Quand Didi remplace Mesnier

Dans son édition du 26 avril 1904, L’Auto, par l’intermédiaire d’Ernest Weber, donne la liste des joueurs retenus pour le match Belgique France du 1er mai. Parmi eux se trouve l’attaquant du Football Club de Paris Louis Mesnier. Mais le 29 avril, il a disparu, remplacé par un certain Dédé. Les 1er et 2 mai, on en parle sous le nom de Didi. Aucune justification à ce changement de nom n’est donnée dans la presse de l’époque, mais il a été suggéré depuis que ce changement avait été fait pour cacher l’identité réelle de ces joueurs dont les employeurs n’appréciaient pas forcément leur passion pour le football. Cette explication est pourtant fausse !

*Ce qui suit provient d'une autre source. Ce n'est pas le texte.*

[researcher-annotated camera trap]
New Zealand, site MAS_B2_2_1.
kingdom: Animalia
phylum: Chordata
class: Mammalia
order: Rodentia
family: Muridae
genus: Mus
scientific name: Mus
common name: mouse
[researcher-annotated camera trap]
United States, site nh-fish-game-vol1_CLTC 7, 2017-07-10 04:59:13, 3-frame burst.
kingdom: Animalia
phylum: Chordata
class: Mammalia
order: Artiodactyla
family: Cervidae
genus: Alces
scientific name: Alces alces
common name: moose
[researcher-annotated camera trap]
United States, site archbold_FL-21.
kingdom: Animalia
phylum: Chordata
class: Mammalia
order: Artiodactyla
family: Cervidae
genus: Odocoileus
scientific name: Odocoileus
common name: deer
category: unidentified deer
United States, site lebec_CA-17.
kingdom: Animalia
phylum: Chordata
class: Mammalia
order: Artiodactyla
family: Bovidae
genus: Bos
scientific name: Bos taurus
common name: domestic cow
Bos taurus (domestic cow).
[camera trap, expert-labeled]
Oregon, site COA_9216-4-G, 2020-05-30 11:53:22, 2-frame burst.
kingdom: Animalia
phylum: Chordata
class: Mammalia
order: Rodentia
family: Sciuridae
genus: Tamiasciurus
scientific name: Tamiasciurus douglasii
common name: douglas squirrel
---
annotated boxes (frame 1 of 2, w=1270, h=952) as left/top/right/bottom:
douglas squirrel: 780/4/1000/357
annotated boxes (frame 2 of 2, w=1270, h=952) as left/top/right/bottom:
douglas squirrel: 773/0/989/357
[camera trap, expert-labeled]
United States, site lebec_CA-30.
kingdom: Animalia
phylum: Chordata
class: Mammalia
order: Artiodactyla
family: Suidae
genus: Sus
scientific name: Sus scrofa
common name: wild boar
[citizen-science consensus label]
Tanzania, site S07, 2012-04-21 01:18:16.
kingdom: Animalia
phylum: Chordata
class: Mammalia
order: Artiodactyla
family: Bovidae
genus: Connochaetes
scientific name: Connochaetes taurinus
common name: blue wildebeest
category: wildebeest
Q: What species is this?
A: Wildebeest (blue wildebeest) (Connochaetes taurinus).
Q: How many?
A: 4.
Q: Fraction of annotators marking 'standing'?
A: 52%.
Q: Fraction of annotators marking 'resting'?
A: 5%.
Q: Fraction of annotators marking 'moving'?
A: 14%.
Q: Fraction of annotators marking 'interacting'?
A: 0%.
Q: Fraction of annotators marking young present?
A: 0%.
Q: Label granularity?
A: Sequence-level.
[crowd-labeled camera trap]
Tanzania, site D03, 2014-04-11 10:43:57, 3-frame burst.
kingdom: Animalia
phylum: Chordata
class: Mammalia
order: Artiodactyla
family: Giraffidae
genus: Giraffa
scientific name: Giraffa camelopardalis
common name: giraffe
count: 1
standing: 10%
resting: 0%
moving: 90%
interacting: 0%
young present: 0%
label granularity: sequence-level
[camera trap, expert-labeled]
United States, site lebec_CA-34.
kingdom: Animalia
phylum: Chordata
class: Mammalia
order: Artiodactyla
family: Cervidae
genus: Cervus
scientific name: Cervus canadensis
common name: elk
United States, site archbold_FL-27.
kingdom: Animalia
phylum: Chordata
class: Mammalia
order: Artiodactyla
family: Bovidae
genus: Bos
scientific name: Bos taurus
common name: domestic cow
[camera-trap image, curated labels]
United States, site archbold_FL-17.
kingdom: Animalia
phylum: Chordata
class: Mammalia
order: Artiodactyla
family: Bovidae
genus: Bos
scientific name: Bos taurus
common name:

D’après les sources que nous avons pu trouver, ce serait Jean-Philippe Rethacker qui le premier aurait avancé une hypothèse sur le sujet de ce surnom. Dans son livre L’équipe de France de Football édité en 1974, il propose l’explication suivante : « L’équipe de France a aligné deux joueurs aux noms mystérieux, l’arrière droit Fernand et l’ailier droit Didi. Il s’agit en réalité de Canelle et de Mesnier. Mais on suppose que tous deux ont cherché à cacher leur nom véritable pour ne pas mécontenter leurs employeurs. On est vraiment amateurs en 1904, et les congés sont difficiles à obtenir quand on pratique ce sport bizarre qu’est le football ».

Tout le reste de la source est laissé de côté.